Hace dos semanas traté de dar algo de luz sobre la primera de las reglas de oro que contribuyen a que la ayuda no sea una fuente dificultades: sólo se da ayuda cuando te la piden. Me comprometí, también, a desarrollar esta semana la segunda de las reglas de oro: cuando necesitemos ayuda, pidámosla.

Lógicamente, la segunda regla no es plenamente funcional sin la primera.

Por mucho que nos pueda parecer una obviedad, si realmente necesitamos ayuda, no debemos asumir que los demás lo entienden a la perfección. Es necesario hacerlo explícito. Y ahí está el quid de la cuestión, nos estamos desnudando. No os sorprenderá si os digo que nos cuesta reconocer que nos falta algo para conseguir lo que deseamos y, por tanto, nos cuesta pedir ayuda.

Sin ir más lejos, hace dos días presencié una conversación entre dos socias en la que una le confesaba a la otra que no se había atrevido a pedir ayuda. Temía que fuera visto como una suerte de falta en un compromiso que habían adquirido, como una muestra de debilidad o de egoísmo insolidario. Y tenía miedo de que a su -sorprendida- socia le pareciera mal que pidiera ayuda. Como consecuencia, cuando la necesidad se había vuelto urgente e ineludible, habían acabado tomando una decisión precipitada que ahora estaban queriendo enmendar.

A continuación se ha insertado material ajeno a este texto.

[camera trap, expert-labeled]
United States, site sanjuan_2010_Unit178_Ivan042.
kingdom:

Me recordó a mis creencias sobre la autosuficiencia. Crecí en una casa en la que una de las grandes consignas que nos daba mi padre era que fuéramos autosuficientes. De ahí extraje yo una creencia brutal, que me hizo fuerte y débil a la vez: tenía que poder con todo. Enfrentada con cualquier idea que supusiera un mínimo grado de dependencia, se hacía preciso que mis necesidades fueran adivinadas: yo no iba a realizar el gesto de pedir, y así evitaría poner en evidencia mi «flaqueza». Como resultado, no sólo fui consiguiendo que me vieran como una persona terriblemente fuerte, sino también que, consiguientemente, rara vez me ofrecieran ayuda. Así, cuando estaba desbordada (lo que no me resultaba difícil, dada mi actitud), me parecía insólito no recibir ayuda y, con facilidad, me enfadaba. Ahí, mi fortaleza llevada al extremo, se transformaba en una debilidad. Por ejemplo, pretendía que al expresar mi cansancio se infiriera que necesitaba alguna clase de ayuda. Eso no es pedir ayuda. La ayuda que nos desnuda es aquella que se pide con tal precisión que no genere dudas. ¿O acaso es lo mismo decir «voy cargada como una mula» que «¿puedes coger la maleta azul porque yo no puedo con ella?»

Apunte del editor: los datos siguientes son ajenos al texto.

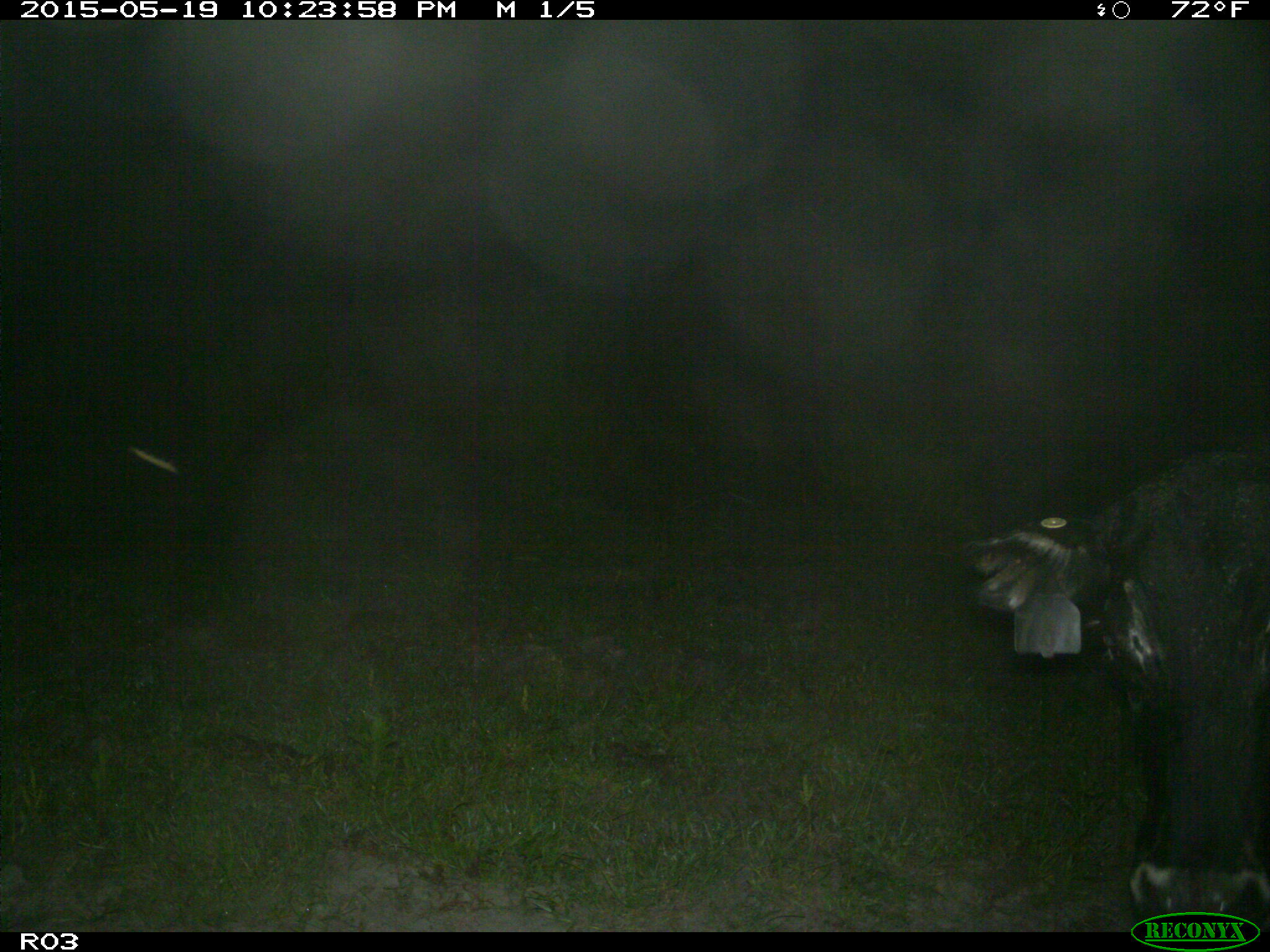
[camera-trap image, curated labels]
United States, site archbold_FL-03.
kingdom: Animalia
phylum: Chordata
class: Mammalia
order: Artiodactyla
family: Bovidae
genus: Bos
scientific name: Bos taurus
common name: domestic cow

En mi experiencia, se hace más fácil ver la ayuda con buenos ojos cuando entendemos que todas las relaciones humanas encuentran su razón de ser en la satisfacción de necesidades (de las personas que se relacionan). Así de sencillo, y complejo. No hay relación que no persiga satisfacer necesidades de todas las partes implicadas. Dicho de otro modo, no hay persona que no necesite nada. Pero, ojo, la precisión es importante, porque no todos necesitamos lo mismo y, si la relación no satisface las necesidades de sus partes, se acaba deteriorando. De ahí que sea tan importante pedir y ser claro.

Cuando lo entendí y me atreví a pedir ayuda concreta, empece a recibir lo que efectivamente necesitaba, y mi desgaste emocional se redujo considerablemente (a veces también tuve que aprender a recibir un «no» por respuesta, ya que pedir es algo muy diferente de exigir).

La idea de perfección, expresada a través de una excesiva aspiración de autosuficiencia, es pura fantasía. No saber pedir ayuda a los demás nos convierte en «huérfanos» cuando puede haber alguien felizmente dispuesto a darnos cobertura. Y peor aún, podemos transmitir a los demás que no tienen nada de valor que aportarnos, generando tal nivel de frustración a nuestro alrededor que las personas acaben alejándose de nosotros.

Por eso, invito a todas las personas que, como yo en el pasado, estén sufriendo por no recibir ayuda, se lancen a pedirla y disfrutarla y se quiten el lastre que supone no mostrar la necesidad. Os prometo que, desde entonces, llego más lejos y significativamente menos agotada.